Only a brief post today as I'm off to Bowling Green State University to give a colloquium talk on my research in New Zealand (which does remind me, I promise I'll have a post soon on my own paper that came out a few weeks ago).
Anyway, I just thought I'd post this week's Global Volcanism Program Weekly Volcanic Activity Report, with some extra information gathering on my part. Let's look at some of the highlights:
Mariana Islands: I know some of you noticed the change in status for Pagan in the Mariana Islands. In a bit of volcano monitoring that harkens back to the 19th century, a passing ship noticed incandescence at the summit of the volcano, however no other observations have been made since due to cloud cover. Pagan is a fairly volatile volcano, having erupted in both 2009 and 2010.
Philippines: Taal is still rumbling away, but little has changed at the restless caldera in the Philippines. The latest update from PHIVOLC has only 7 earthquakes in the last 24 hours, however the Crater Lake water on Volcano Island (remember, this is not the water in Taal Lake, but rather the lake on Volcano Island) was up to 31.8C from 30.1C. There is nothing new to indicate an eruption in coming very soon, but the US State Department has warned tourists to avoid the area around Taal. Meanwhile, at Bulusan, there were reports of multiple explosions over the last week that produced some small ash plumes.
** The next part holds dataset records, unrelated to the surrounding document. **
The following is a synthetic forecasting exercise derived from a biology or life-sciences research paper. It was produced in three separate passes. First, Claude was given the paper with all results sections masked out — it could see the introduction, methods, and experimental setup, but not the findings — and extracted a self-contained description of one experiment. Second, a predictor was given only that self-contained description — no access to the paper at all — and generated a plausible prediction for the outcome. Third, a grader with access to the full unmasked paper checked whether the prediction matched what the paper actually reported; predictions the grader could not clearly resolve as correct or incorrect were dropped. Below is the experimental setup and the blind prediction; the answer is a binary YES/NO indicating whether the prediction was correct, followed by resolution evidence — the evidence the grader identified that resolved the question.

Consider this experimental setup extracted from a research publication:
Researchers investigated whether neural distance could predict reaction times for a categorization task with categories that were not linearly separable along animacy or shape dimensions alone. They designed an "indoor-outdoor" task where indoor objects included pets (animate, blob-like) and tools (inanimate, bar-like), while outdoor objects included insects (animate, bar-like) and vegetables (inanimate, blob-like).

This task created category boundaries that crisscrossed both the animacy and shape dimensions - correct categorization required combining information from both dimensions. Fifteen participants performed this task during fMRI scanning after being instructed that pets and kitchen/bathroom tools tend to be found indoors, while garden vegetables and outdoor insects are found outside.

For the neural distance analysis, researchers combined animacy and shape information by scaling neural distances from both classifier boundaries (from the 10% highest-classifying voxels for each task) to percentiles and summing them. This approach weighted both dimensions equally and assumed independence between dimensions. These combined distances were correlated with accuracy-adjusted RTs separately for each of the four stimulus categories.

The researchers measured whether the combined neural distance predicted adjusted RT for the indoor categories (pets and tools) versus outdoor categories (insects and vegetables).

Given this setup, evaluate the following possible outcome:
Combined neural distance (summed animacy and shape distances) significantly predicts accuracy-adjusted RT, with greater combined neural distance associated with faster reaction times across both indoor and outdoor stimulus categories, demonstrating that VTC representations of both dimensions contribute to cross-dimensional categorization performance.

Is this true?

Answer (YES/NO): NO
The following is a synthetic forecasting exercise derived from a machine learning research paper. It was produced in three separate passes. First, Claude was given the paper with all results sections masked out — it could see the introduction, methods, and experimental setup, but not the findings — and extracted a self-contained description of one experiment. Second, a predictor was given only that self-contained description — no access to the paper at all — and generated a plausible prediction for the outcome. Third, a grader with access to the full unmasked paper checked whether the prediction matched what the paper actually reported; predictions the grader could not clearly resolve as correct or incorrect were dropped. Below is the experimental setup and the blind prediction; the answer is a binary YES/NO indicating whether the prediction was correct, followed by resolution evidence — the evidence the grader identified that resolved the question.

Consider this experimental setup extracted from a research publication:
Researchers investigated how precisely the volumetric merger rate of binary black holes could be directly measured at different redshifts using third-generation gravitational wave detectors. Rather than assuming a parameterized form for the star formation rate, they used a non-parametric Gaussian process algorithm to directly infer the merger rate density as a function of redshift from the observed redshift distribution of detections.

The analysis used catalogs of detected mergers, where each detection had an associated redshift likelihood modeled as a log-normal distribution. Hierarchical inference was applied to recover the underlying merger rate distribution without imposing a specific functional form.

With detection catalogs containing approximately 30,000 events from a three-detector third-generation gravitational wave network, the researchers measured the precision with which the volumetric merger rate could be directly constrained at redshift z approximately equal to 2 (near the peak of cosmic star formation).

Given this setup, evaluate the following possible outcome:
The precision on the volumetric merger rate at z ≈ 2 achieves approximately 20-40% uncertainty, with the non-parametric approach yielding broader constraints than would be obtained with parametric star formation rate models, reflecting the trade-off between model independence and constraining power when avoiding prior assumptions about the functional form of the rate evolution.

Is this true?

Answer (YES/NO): NO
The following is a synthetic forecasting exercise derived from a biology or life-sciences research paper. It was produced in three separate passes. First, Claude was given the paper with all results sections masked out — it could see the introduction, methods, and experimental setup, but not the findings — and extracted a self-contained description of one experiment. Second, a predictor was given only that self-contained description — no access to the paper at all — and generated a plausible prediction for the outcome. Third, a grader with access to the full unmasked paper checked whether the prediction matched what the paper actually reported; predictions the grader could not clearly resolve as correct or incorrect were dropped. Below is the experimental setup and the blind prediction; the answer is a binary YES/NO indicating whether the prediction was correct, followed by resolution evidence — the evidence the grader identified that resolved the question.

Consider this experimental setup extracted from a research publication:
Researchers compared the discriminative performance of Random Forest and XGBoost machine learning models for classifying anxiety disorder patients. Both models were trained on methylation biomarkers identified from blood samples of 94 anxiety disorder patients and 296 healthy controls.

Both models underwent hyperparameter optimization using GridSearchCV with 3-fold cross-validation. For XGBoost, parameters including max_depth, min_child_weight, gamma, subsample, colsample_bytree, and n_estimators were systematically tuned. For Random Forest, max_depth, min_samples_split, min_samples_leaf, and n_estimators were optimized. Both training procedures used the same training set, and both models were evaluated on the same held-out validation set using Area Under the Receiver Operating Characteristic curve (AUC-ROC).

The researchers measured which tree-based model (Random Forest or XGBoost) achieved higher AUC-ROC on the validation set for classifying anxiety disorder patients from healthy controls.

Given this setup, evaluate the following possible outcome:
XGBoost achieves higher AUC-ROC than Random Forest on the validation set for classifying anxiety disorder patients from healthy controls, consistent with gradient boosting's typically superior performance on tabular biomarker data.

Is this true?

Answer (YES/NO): NO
Russia: Not surprisingly, there were a few updates from Kamchatka in Eastern Russia - mostly the usual ash plumes with thermal anomalies at the summit at Kizimen and Karymsky. There have been a few nice images of the Russian volcanoes, as captured from space, over the last few days, including Shiveluch and a great pair of images from Bezymianny showing new volcanic deposits, likely pyroclastic flow or lahar, on the flanks of the volcano.
Top left: Pagan in the Mariana Islands erupting in 1994.